Police say the botnet skimmed millions from bank accounts
A New Zealand teenager who admitted to taking part in an international cyber-crime network has been discharged without a conviction.
Police said the group hijacked more than one million computers and used them to take at least $20.4m (£10.3m) from private bank accounts.
Owen Thor Walker, 18, was ordered to pay $10,000 (£5,000) in damages and hand over his computer-related assets.
Police said they were interested in using his skills to fight cyber-crime.
Investigators called Mr Walker's programme one of the "most advanced" they had seen, prosecutors said.
He did not take money from people's accounts, but he was paid nearly $31,000 (£15,500) for software he designed that gave the cyber-ring access usernames, passwords and credit card details.

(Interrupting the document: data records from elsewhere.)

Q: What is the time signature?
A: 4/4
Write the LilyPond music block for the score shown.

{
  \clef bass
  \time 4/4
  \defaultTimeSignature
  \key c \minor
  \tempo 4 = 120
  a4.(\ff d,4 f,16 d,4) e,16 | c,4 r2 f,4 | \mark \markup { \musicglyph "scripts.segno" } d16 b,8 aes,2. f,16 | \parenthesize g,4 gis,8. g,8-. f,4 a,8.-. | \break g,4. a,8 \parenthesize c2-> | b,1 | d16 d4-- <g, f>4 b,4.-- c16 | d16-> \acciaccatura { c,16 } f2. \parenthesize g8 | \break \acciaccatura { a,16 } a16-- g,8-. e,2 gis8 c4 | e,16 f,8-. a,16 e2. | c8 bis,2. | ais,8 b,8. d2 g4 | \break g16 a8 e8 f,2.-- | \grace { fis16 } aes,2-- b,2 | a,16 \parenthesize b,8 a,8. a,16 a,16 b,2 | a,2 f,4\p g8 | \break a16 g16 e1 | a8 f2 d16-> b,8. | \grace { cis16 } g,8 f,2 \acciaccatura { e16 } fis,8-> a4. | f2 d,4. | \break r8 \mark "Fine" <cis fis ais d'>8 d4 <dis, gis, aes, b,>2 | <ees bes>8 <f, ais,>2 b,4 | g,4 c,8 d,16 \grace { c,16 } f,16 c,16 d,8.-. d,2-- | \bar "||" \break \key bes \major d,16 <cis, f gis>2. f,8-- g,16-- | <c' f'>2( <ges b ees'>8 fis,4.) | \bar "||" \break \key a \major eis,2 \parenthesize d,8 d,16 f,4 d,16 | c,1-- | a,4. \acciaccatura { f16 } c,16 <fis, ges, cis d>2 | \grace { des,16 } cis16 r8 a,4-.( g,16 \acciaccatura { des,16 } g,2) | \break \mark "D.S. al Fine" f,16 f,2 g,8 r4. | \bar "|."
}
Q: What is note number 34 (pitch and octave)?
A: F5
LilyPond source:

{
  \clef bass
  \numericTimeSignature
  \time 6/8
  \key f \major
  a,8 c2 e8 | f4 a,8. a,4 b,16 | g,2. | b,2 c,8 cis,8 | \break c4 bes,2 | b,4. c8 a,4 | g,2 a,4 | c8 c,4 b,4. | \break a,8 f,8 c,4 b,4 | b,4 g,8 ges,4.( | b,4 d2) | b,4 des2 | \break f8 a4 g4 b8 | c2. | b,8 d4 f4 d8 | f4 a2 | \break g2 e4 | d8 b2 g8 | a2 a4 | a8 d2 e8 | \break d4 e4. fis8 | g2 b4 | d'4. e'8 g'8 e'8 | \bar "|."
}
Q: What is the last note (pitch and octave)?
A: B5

Judge Judith Potter dismissed the charges, relating to a 2006 attack on a computer system at a US university, saying a conviction could jeopardise a potentially bright career.
Mr Walker was detained in the North Island city of Hamilton last November as part of an investigation with US and Dutch police into global networks of hijacked PCs, known as botnets.
A botnet can be controlled over the internet by a single computer.
It installs malicious software on PCs to collect information such as login names, bank account details and credit card numbers.
Mr Walker pleaded guilty to charges of accessing a computer for dishonest purposes, interfering with computer systems, possession of software for committing crime and accessing computer systems without authorisation, the New Zealand Press Association said.
New Zealand police said he had begun committing the crimes at school, and had designed an encrypted virus that was undetectable by anti-virus software.